--- SUPPLIED PASSAGE ---

I know it’s so 2006 (or maybe 2003? Or maybe just so Washington Post?) to complain about people being “famous for being famous.” So I shan’t do that. But what about complaining about people being richer than Queen Elizabeth for having a big ass? What about being rich for being the family member of someone with a big ass? Can someone please explain the Kardashians to me? Page Six reports that they’re basically the wealthiest women this side of Oprah, and while I’m not sure why this should be surprising or newsworthy, I am super jealous!

A source said: “The Kardashian sisters are big business. Their mother, Kris, is a smart businesswoman and manages their deals. She knows how to make the most of these big announcements.

“She’s negotiating a magazine deal for Khloe’s wedding, around $250,000, another deal for Kourtney’s baby, and there will probably be yet another deal when Kim eventually gets back together with Reggie,” our insider said.

“Then there’s the product deals — they’ve already got the fashion line, now they’re branching out into perfume and beauty products.”

Why can’t I have mom Kardashian manage my business? Just today, following her genius business model, I could have gotten paid for crying in the shower, getting in a fight with the cat I’m sitting for, and almost missing the bus. Is the reason that I’m not getting paid for these things because I am not as beautiful as these women?

---

# WHAT IS ASKED
1. Count how many lines of the records contain the string "baseboard", treating uppercase and lowercase as different. Give only the number.
2. Please continue the post about the Kardashian sisters' earnings from its last sentence onward.

--- PROVIDED RECORDS ---

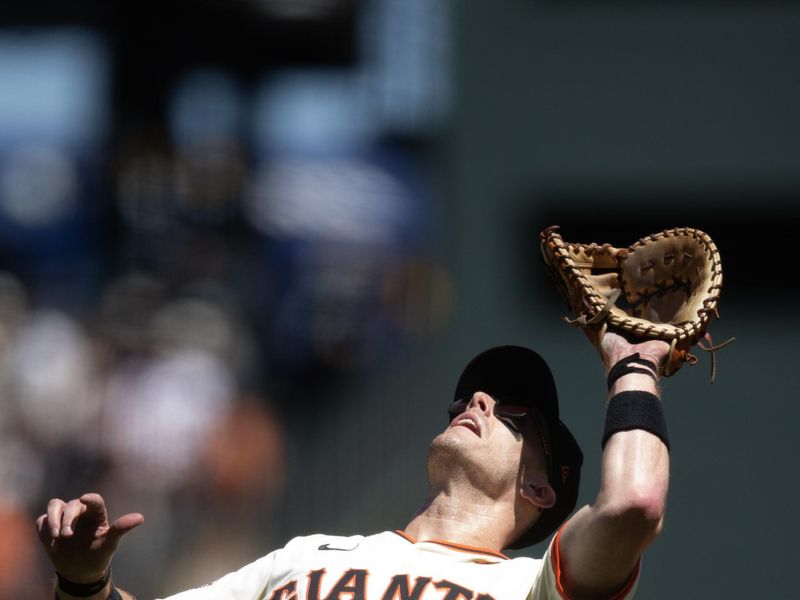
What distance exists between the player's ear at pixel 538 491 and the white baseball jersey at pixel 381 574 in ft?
0.75

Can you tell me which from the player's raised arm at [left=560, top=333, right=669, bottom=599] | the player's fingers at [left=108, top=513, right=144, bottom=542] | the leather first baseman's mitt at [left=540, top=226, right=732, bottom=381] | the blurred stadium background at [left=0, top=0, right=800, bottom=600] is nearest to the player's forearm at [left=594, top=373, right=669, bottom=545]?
the player's raised arm at [left=560, top=333, right=669, bottom=599]

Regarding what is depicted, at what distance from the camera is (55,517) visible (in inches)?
140

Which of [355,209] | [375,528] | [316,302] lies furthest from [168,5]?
[375,528]

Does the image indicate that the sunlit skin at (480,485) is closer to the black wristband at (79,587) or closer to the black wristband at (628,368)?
the black wristband at (628,368)

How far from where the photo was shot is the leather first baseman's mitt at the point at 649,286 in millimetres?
3484

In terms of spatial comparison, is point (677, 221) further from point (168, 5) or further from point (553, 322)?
point (168, 5)

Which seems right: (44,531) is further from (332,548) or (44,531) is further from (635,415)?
(635,415)

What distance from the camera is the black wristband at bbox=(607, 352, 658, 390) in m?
3.38

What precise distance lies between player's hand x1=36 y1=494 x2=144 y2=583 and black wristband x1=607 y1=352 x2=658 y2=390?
1.19 meters

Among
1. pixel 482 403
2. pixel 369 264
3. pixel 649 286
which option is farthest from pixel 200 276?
pixel 649 286

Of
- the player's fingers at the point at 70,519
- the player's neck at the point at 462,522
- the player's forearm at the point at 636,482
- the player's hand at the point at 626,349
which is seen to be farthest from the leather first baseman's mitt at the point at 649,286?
the player's fingers at the point at 70,519

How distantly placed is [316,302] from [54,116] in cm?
357

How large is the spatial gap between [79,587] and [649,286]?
1.60m

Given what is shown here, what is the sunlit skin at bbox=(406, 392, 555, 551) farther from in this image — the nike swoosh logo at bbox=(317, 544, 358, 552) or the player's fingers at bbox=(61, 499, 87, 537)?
the player's fingers at bbox=(61, 499, 87, 537)
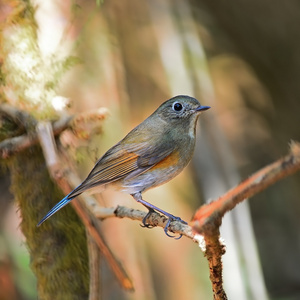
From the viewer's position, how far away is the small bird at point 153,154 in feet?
8.38

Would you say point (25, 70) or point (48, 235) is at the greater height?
point (25, 70)

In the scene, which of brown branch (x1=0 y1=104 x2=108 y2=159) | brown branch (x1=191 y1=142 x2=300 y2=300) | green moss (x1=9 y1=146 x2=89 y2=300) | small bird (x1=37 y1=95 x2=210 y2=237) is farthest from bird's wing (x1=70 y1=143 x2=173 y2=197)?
brown branch (x1=191 y1=142 x2=300 y2=300)

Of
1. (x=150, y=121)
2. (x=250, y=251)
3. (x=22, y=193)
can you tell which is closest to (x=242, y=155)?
(x=250, y=251)

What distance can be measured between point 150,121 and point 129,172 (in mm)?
310

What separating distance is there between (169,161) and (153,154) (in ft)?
0.32

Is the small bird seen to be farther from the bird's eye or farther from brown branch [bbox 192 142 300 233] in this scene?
brown branch [bbox 192 142 300 233]

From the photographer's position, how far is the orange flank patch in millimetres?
2537

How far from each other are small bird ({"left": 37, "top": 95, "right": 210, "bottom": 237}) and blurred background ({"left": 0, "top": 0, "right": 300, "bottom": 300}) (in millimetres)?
337

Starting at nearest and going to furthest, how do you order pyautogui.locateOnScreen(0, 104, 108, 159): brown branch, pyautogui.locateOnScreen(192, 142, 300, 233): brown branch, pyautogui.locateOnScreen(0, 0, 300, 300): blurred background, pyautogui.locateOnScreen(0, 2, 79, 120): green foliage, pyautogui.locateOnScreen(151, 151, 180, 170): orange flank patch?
1. pyautogui.locateOnScreen(192, 142, 300, 233): brown branch
2. pyautogui.locateOnScreen(151, 151, 180, 170): orange flank patch
3. pyautogui.locateOnScreen(0, 104, 108, 159): brown branch
4. pyautogui.locateOnScreen(0, 2, 79, 120): green foliage
5. pyautogui.locateOnScreen(0, 0, 300, 300): blurred background

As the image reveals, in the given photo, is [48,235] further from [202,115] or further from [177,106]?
[202,115]

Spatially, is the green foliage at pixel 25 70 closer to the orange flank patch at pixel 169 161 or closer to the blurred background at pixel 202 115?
the blurred background at pixel 202 115

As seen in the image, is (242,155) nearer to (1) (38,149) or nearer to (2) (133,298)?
(2) (133,298)

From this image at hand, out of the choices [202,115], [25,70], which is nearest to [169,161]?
[25,70]

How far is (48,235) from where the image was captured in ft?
8.82
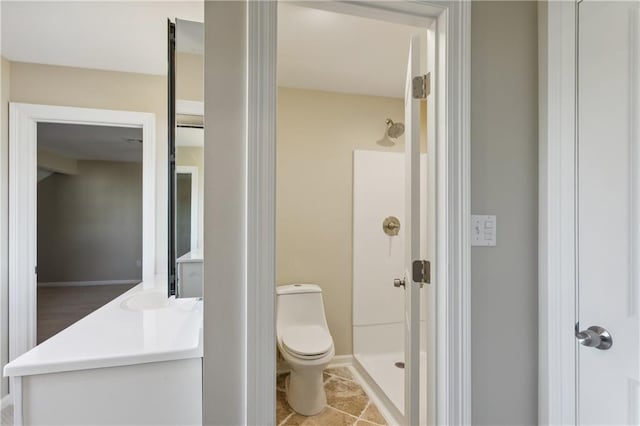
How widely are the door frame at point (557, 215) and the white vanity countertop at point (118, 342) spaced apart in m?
1.34

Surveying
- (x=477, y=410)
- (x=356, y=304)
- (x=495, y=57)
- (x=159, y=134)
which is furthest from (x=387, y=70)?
(x=477, y=410)

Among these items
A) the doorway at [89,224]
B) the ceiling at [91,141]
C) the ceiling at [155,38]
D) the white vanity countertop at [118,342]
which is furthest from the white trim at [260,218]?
the doorway at [89,224]

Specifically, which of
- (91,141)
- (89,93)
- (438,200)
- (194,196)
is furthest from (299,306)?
(91,141)

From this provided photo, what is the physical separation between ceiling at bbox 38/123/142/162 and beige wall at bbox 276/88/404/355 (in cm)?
163

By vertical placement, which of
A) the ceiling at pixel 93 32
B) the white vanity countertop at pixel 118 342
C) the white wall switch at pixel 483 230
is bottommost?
the white vanity countertop at pixel 118 342

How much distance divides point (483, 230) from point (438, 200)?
21cm

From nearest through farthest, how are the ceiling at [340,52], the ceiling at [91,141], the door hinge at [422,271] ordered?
the door hinge at [422,271]
the ceiling at [340,52]
the ceiling at [91,141]

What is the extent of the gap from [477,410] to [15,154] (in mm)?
3037

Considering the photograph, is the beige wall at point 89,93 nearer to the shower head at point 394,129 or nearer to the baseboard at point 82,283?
the shower head at point 394,129

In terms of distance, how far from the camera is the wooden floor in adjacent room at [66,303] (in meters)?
3.34

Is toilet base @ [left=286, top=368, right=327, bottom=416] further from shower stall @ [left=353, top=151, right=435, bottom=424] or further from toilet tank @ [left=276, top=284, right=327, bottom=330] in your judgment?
shower stall @ [left=353, top=151, right=435, bottom=424]

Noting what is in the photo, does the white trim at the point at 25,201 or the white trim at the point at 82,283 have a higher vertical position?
the white trim at the point at 25,201

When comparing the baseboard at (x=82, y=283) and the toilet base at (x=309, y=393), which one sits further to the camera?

---

# RESPONSES BY TASK
1. 2

2.
I’m not saying I’m such a prize or anything– and I’m also a total homosexual so maybe I just don’t understand their great allure– but I really don’t get why the Kardashian’s are so hot. Kim Kardashian herself kind of reminds me of those Looney Tunes cartoons where Bugs Bunny would dress up like a woman, (Except I guess with a bigger ass???) and Chloe Khloe Kardashian looks like Hulk Hogan in a wig. I don’t even know who that other one is? (Oops, I just asked my little sister and I guess her name is KOURTNEY. I should have guessed it began with a K!)
So I promise never to ask this question again, because I really do feel like my mom complaining about rap music and The Simpsons, but if someone could enlighten me (OR paypal me $1mil USD) about why the Kardashians are so rich/successful that would actually be really great.